| Supplied text |
[Start of Attachment]

VENEZUELA: President Nicolás Maduro announced a month-long suspension of airline travel from Europe and Colombia into Venezuela to prevent the novel coronavirus from spreading into the country. Currently there are no coronavirus cases reported in Venezuela, but considering the World Health Organization’s designation as a pandemic, Maduro said the country must prepare for its eventual arrival. Until now, 30 possible cases were tested but they were all negative. Maduro banned all public congregations and celebratory events to prevent the spread of the disease, and that the health system is in a “permanent state of emergency.” He is also considering closing the country’s borders to keep people coming from Brazil and Colombia, countries with coronavirus cases.
CUBA: Thousands of Cuban artists, activists and others are petitioning for the release of artist Luis Manuel Otero Alcántaram, who was arrested on charges of “insulting national symbols and damaging property” last Sunday. He was arrested on his way to a “kiss-in,” an LGBTQ protest against government censorship of a film featuring two men kissing. He has since been placed in “preventative prison” while he awaits a trial, facing charges that could send him to prison for two to five years. Otero has been detained at least 20 times prior to his arrest, due to his public performance art which often utilizes the Cuban flag or images of national heroes.
PUERTO RICO: Yampi Méndez Arocho was killed on March 5, 2020 in Moca, Puerto Rico, becoming the second transgender person in Puerto Rico to be killed this year. Méndez Arocho, a transgender man, was misgendered in initial media reports. Reports say that Méndez Arocho was assaulted by a woman hours before his death. His mother had called the police to report the attack, but there is little information as to what happened between her contact and Méndez Arocho’s death. LGBTQ activist groups have asked that officials do not rule out the possibility that the murder was a hate crime, and have called for investigations into his death.

[End of Attachment]

| Source material |
[Start of Attachment]

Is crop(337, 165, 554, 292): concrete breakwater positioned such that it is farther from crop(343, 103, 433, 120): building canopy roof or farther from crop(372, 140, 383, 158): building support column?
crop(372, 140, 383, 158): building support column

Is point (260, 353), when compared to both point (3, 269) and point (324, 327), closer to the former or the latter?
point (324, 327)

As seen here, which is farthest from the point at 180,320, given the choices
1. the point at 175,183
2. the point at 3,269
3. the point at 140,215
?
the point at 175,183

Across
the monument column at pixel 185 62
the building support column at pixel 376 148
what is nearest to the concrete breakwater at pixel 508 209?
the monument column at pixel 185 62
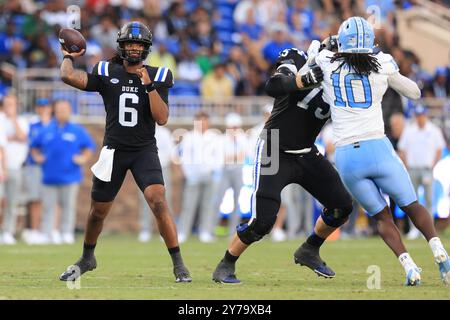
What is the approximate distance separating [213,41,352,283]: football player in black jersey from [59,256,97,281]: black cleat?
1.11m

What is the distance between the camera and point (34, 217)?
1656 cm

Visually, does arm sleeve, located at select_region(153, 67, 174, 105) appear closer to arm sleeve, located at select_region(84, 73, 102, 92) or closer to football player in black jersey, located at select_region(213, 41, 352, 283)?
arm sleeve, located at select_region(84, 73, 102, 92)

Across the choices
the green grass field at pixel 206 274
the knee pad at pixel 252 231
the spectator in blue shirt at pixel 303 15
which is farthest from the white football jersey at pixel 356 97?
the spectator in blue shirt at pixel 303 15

[End of Attachment]
[Start of Attachment]

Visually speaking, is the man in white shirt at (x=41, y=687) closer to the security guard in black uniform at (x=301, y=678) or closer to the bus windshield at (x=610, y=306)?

[End of Attachment]
[Start of Attachment]

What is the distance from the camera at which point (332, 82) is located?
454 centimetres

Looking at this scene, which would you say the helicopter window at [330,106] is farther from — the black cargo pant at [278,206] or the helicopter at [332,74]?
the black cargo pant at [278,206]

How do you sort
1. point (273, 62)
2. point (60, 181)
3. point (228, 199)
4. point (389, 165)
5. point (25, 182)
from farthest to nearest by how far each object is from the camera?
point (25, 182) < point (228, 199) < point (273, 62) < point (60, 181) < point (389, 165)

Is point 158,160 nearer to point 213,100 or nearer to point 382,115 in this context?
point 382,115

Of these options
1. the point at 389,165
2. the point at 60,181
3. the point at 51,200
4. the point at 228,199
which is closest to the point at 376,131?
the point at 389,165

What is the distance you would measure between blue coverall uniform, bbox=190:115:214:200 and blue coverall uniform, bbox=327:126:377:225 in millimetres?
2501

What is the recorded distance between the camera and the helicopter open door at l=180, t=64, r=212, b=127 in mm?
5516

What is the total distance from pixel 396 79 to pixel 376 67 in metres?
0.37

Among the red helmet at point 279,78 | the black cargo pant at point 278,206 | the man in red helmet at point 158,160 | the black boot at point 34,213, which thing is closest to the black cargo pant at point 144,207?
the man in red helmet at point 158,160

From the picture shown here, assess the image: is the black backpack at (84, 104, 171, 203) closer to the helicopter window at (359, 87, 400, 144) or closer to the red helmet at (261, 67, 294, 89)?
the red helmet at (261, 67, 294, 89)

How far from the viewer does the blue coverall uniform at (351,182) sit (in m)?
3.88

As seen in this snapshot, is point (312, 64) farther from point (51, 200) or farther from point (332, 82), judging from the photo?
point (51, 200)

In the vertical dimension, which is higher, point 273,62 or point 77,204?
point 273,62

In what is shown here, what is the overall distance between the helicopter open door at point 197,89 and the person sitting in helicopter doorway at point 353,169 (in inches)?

[End of Attachment]

| Work instructions |
Could you continue the Venezuela, Cuba and Puerto Rico news briefing above, picking up after its final sentence?

| Response to this task |
GUATEMALA: Instead of having the opportunity to present their case in an immigration court in the United States, asylum seekers who reach the U.S. border are being flown to Guatemala, where they are told to seek asylum instead. At least 800 migrants from El Salvador and Honduras have been sent to Guatemala as a result of the new U.S. policy, called the “Asylum Cooperative Agreement,” which allows the U.S. to divert asylum seekers to Guatemala. The American Civil Liberties Union has filed a lawsuit against the administration, citing the lack of safety in the country as a danger for potential asylees.
MEXICO: More than 600 people with ties to the Jalisco New Generation Cartel (CJNG) were arrested after a six-month investigation known as Project Python, according to the Department of Justice and Drug Enforcement Administration. The CJNG produces and trafficks methamphetamine from Mexico to the U.S. It is one of the top organized crime targets in the U.S. The operation also netted 15,000 kilos of methamphetamine and nearly $20 million.
MEXICO: The number of confirmed coronavirus cases in Mexico is up to 15 as of Thursday. Health Ministry Director of Epidemiology José Luis Alomía said all of the people who tested positive have mild symptoms and are in isolation at home. In another news conference, President Andrés Manuel López Obrador said that the government will respond to the pandemic based on expert advice. Researchers at the national university estimates that Mexico will pass into the next stage, of local contagion, between March 22 and 30.